Now let's plot our data. For the sake of simplicity, we will use constant value of \(\theta_0=0\) which means our hypothesis passes through \((0, 0)\) and the learning rate \(\alpha = 0.1 \). So \(h_{\theta}(x)=\theta_1x_1\)

Initialize \(\theta_1=1\) and plot the hypothesis.

 \(\frac{\partial}{\partial \theta_j} J(\theta)=\frac{1}{3}((1.0*0.5-1.4)*0.5 +(1.0*2.3-1.9)*2.3 +(1.0*2.9-3.2)*2.9 ) \\ \quad \quad \quad =-0.4 \\ Update \quad \theta_1, \quad \quad \theta_1= \theta_1 - \alpha * \frac{\partial}{\partial \theta_j}J(\theta) = 1.0 - 0.1*(-0.4) = 1.04\)

Plot the hypothesis again for \(\theta_1 = 1.04\)

 

\(\frac{\partial}{\partial \theta_j} J(\theta)=\frac{1}{3}((1.04*0.5-1.4)*0.5 +(1.04*2.3-1.9)*2.3 +(1.04*2.9-3.2)*2.9 ) \\ \quad \quad \quad =0.0527 \\ Update \quad \theta_1, \quad \quad \theta_1= \theta_1 - \alpha * \frac{\partial}{\partial \theta_j}J(\theta) = 1.04 - 0.1*(0.0527) = 1.035\)
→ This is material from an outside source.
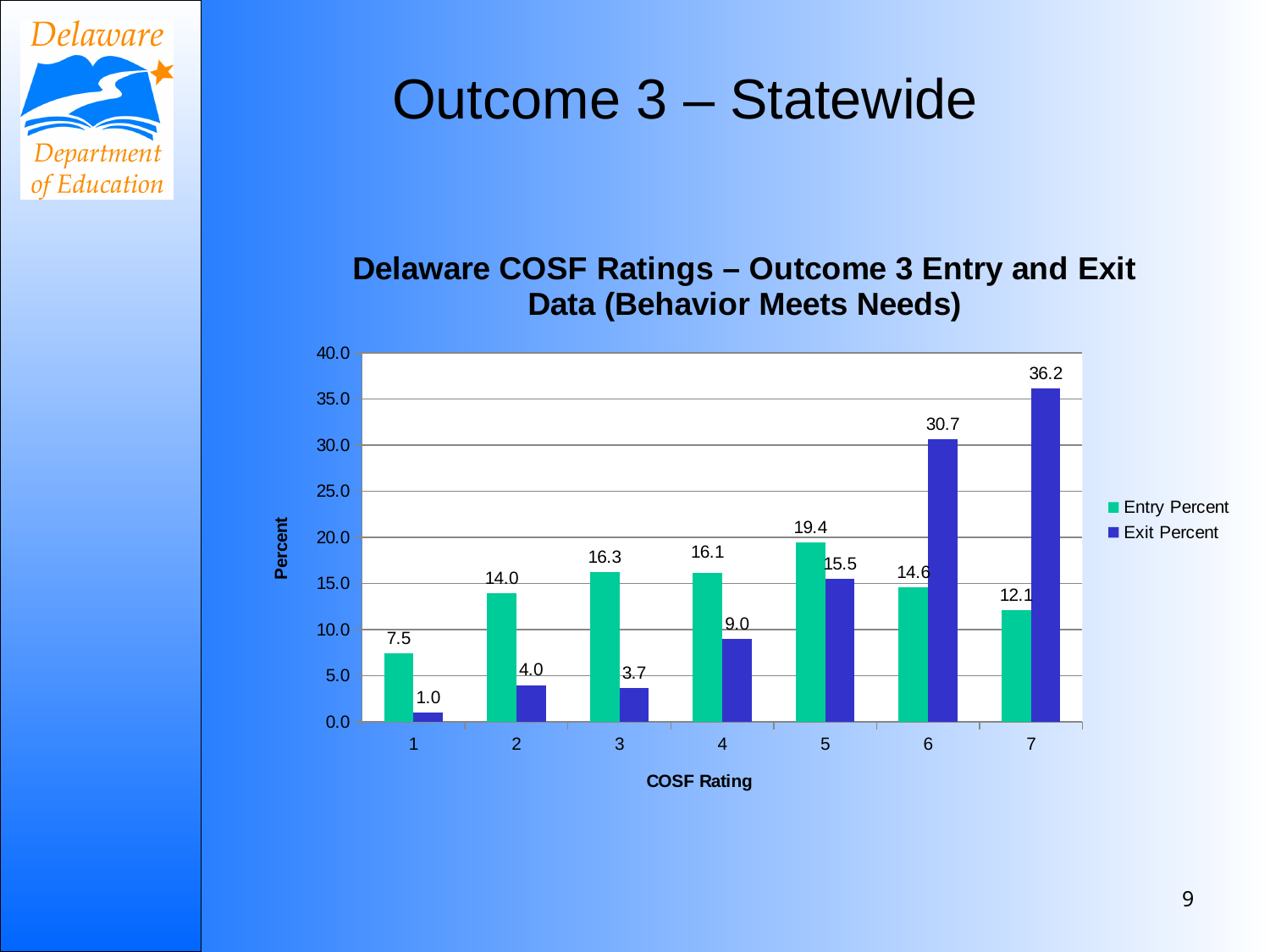
Which COSF Rating has the lowest Entry Percent? 1 For COSF Rating 4, which is larger, the Entry Percent or the Exit Percent? Entry Percent What is the difference between the Exit Percent and the Entry Percent for COSF Rating 6? 16.1 What is the Exit Percent for COSF Rating 7? 36.2 What kind of chart is shown on the slide? Bar chart Does the Exit Percent rise or fall from COSF Rating 4 to COSF Rating 7? Rise Is the Exit Percent for COSF Rating 6 greater or less than 25.0? greater What is the Exit Percent for COSF Rating 3? 3.7 How many series does the legend list? 2 Which COSF Rating has the highest Exit Percent? 7 How many COSF Rating categories are shown on the x axis? 7 What is the Entry Percent for COSF Rating 5? 19.4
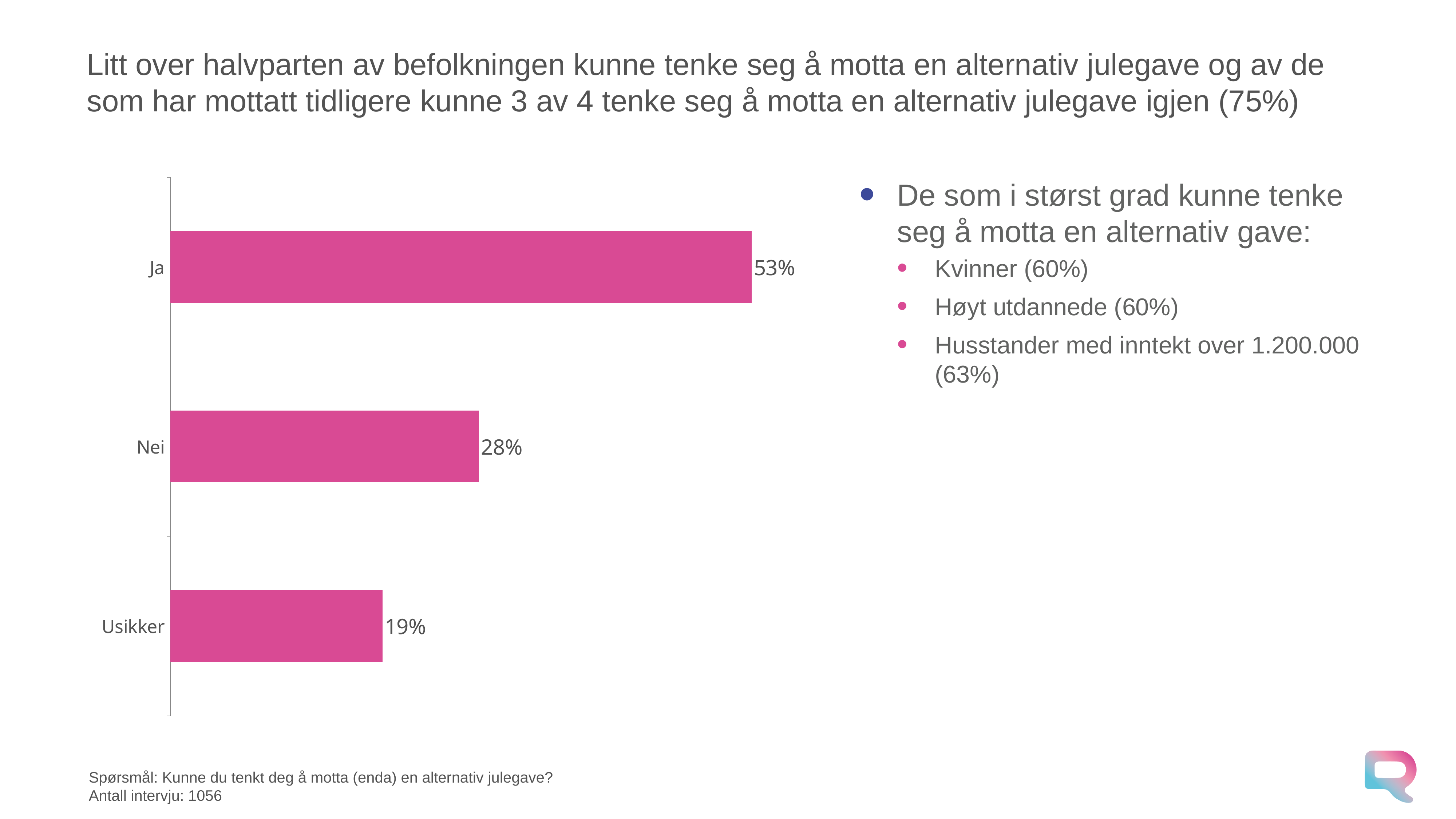
Which is larger, the value for Nei or the value for Usikker? Nei Which category has the highest value? Ja What colour are the bars in the chart? Pink What is the value for Ja? 53% What kind of chart is shown on the slide? Bar chart Which category has the lowest value? Usikker What is the total of the three values shown in the chart? 100% How many categories are shown in the chart? 3 What is the difference between the values for Nei and Usikker? 9% What is the value for Usikker? 19% What is the value for Nei? 28% What is the difference between the values for Ja and Nei? 25%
After a few iterations, we will get our desired optimal \(\theta_1\)

 

Types of Gradient Descent:

  • Batch Gradient Descent: This type of gradient descent processes the whole dataset for every iteration. Though batch gradient descent converges quickly in terms of iterations, it is computationally very expensive. So this is not preferred for large datasets. If the dataset is quite small, then we should use batch gradient descent. Here is the update method for batch gradient descent:

\(\theta_j := \theta_j - \alpha \frac{1}{m} \sum_{i=1}^{m}(h_{\theta}(x^i)-y^i)x_j^i\)

 

  • Stochastic Gradient Descent: To make the update operation faster, we use single training example in every iteration. As we are using single training example instead of whole dataset, we need a lot of iterations to converge at global minima. Although stochastic gradient descent needs a lot of iterations, it is still faster than batch gradient descent for large datasets. Here is the update method for stochastic gradient descent:         

​​​​​​​\(\theta_j := \theta_j - \alpha (h_{\theta}(x^k)-y^k)x_j^k\)

 

  • Mini Batch Gradient Descent: In batch gradient descent, we need a few iterations but the iterations are quite expensive and in stochastic gradient descent, the iterations are quite fast but we need a lot of iterations. Mini batch gradient descent works faster than both batch and stochastic gradient descent. This is a kind of trade-off between batch gradient descent and stochastic gradient descent. In mini batch gradient descent, we divide dataset into some small batches. For every iteration, we process single batches. Therefore we do not need a lot of iteration and the iterations are also not very expensive as batch gradient descent. Here is the update method for mini batch gradient descent:

\(\theta_j := \theta_j - \alpha \frac{1}{k} \sum_{i=1}^{k}(h_{\theta}(x^i)-y^i)x_j^i \quad \quad where \quad k=batch \quad size \quad of \quad dataset\)